Just like you I’m sure, I have friends from all over the world and many different cultures. Besides the fact that that makes great conversation, it also makes for great food!
I’ve known “the twins” since I was little. Their mom is from Barbados and their dad is from Montserrat, so I was always being introduced to new foods at their house. One dish I always made an excuse to go over to their house for was curry chicken! I was so greedy that they taught me to make my own. So enjoy the Twins Curry Chicken I do from time to time. (And nah, we don’t overdo it with the curry. That’s for fakers!)
Ingredients:
Chicken
Onion powder
Garlic powder
Curry powder
Cloves
Bay leaves
Thyme
Pepper
Salt
Adobo
Bajan pepper sauce
Onions
Tomatoes
Green peppers
Potatoes
Carrots
Garlic
Pigeon peas
Rice
Directions:
First, season the chicken parts with onion powder, garlic powder, cloves, pepper, adobo, curry powder, and a little bit of salt. If you have enough time, put the seasoned chicken parts in the fridge to marinate.

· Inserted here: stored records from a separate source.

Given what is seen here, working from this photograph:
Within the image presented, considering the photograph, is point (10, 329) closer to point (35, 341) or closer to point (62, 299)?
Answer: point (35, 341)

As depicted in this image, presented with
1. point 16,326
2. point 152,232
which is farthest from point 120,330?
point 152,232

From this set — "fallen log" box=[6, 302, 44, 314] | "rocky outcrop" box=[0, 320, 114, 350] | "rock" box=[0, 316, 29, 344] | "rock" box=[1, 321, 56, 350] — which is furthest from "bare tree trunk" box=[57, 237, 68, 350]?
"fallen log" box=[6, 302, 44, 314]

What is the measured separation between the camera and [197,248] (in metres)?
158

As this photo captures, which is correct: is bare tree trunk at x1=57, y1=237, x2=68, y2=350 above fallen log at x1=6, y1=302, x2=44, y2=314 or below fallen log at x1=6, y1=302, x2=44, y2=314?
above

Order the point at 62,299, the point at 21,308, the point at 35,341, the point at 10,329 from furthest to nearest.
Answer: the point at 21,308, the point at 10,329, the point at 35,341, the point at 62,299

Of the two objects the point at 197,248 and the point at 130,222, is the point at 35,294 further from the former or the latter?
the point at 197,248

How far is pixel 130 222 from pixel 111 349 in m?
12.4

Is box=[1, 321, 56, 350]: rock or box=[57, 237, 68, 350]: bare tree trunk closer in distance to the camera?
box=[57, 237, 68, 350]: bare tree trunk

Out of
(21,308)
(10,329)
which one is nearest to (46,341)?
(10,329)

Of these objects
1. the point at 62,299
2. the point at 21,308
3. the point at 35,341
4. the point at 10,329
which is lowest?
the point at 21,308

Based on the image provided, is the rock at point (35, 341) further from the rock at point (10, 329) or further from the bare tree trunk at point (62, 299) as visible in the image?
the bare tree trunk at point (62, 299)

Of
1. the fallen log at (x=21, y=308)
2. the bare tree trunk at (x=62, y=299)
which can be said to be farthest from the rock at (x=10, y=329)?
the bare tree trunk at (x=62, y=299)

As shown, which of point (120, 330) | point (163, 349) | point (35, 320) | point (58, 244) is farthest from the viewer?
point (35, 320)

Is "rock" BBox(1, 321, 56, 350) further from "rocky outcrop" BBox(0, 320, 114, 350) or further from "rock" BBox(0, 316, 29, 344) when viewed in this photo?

Next, in a frying pan, brown the seasoned chicken parts. When the chicken is done, set it aside.
Then cut up some onions, tomatoes, green peppers, and garlic.
In a little bit of the oil used to fry the chicken, quail up these ingredients with a spoonful of curry powder, and a teaspoon of thyme.
When the onions are translucent, add the browned chicken to the mix.
Add carrots, Bajan pepper sauce, and some boiling water – enough to cover the chicken (optional-add raisins and apple slices).

Stir up the mix and taste the broth. Add more seasonings and spices to taste. On a medium to low fire, cover the pot and allow it to boil down to a low gravy.

When it’s just about done, add a little more thyme and a few bay leaves. Let it boil for another 10 mins.
When the carrots are tender, and the gravy has thickened a bit, your curry chicken should be done!
Peas and rice
First, halfway cook the pigeon peas by boiling them with a little oil, salt to taste, and some thinly sliced onions (10-15 mins).
Next, add the rice and more boiling water. Allow the rice to cook as you normally would (optional: add some thyme to the pot), boiling it under a medium fire while it’s covered. Uncover the pot for the last 5-8 mins to allow the remaining water to evaporate.